- Text
-- Opening Marker --
The mattermost log shows the following

[2017/07/27 15:48:03 UTC] [INFO] Current version is 4.0.0 (4.0.1/Wed Jul 19 00:20:37 UTC 2017/a350f$
[2017/07/27 15:48:03 UTC] [INFO] Enterprise Enabled: true
[2017/07/27 15:48:03 UTC] [INFO] Current working directory is /opt/mattermost/bin
[2017/07/27 15:48:03 UTC] [INFO] Loaded config file from /opt/mattermost/config/config.json
[2017/07/27 15:48:03 UTC] [INFO] Server is initializing…
[2017/07/27 15:48:03 UTC] [INFO] Pinging SQL master database
[2017/07/27 15:48:03 UTC] [EROR] Failed to ping DB retrying in 10 seconds err=pq: password authenti$
[2017/07/27 15:48:13 UTC] [INFO] Pinging SQL master database
[2017/07/27 15:48:13 UTC] [EROR] Failed to ping DB retrying in 10 seconds err=pq: password authenti$

So we are narrowing things down. However I am concerned that I might have the wrong binary since it says Enterprise Enable: true – I thought I had the Team edition. Would this make a difference?

Thanks

Richard

Perhaps a good opportunity to upgrade to 4.1 as well :wink: https://about.mattermost.com/download/

As for it not being able to ping your database, is your database installed in the same machine?

Have you tried doing something like:

sudo systemctl restart postgresql
sudo systemctl restart mattermost

To ensure both are running?

Also check your mattermost config file to ensure you’re using postregresql and not mysql(as we are doing the procedures related to postgresql, if its not we would have to change it for mysql instead).


This might also be relevant to your issue https://github.com/mattermost/platform/issues/1541 but its a bit old.

Might be good if you could post your config.json so we could look if anything wrong there on your database settings, but please do modify your password to something else but ensure it uses the same type of characters, for example the real password is a!1dBV*@ change it to something else using those special characters, for example Db!ai@p*@, for safety purpose of course.

if you’re using 127.0.0.1 ensure its allowing you to connect to it by trying it locally to connect your self, sometimes it may be configure to only listen to the socket thus the localhost would not work. So you would have to change the setting.
-- Closing Marker --
- Given data
-- Opening Marker --
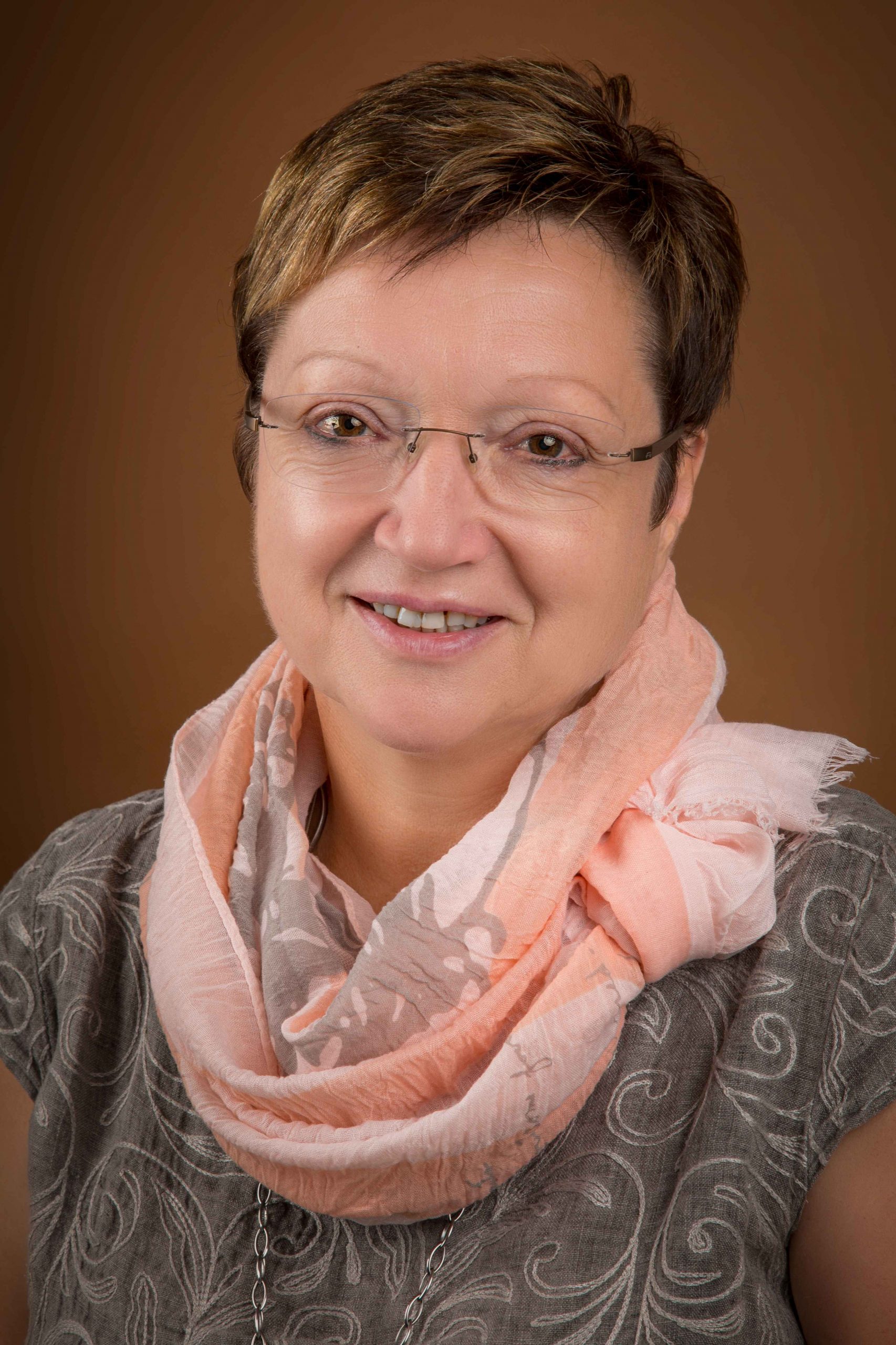 Foto Kerstin Hoffmann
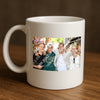 Evenement foto: 2955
-- Closing Marker --
- Activity
Rewrite the stretch of the database troubleshooting thread from "sudo systemctl restart postgresql" through "purpose of course.", changing "restart" to "reload". The material after the database troubleshooting thread stands on its own and has no connection to the thread.

- Solution to the problem
sudo systemctl reload postgresql
sudo systemctl reload mattermost

To ensure both are running?

Also check your mattermost config file to ensure you’re using postregresql and not mysql(as we are doing the procedures related to postgresql, if its not we would have to change it for mysql instead).


This might also be relevant to your issue https://github.com/mattermost/platform/issues/1541 but its a bit old.

Might be good if you could post your config.json so we could look if anything wrong there on your database settings, but please do modify your password to something else but ensure it uses the same type of characters, for example the real password is a!1dBV*@ change it to something else using those special characters, for example Db!ai@p*@, for safety purpose of course.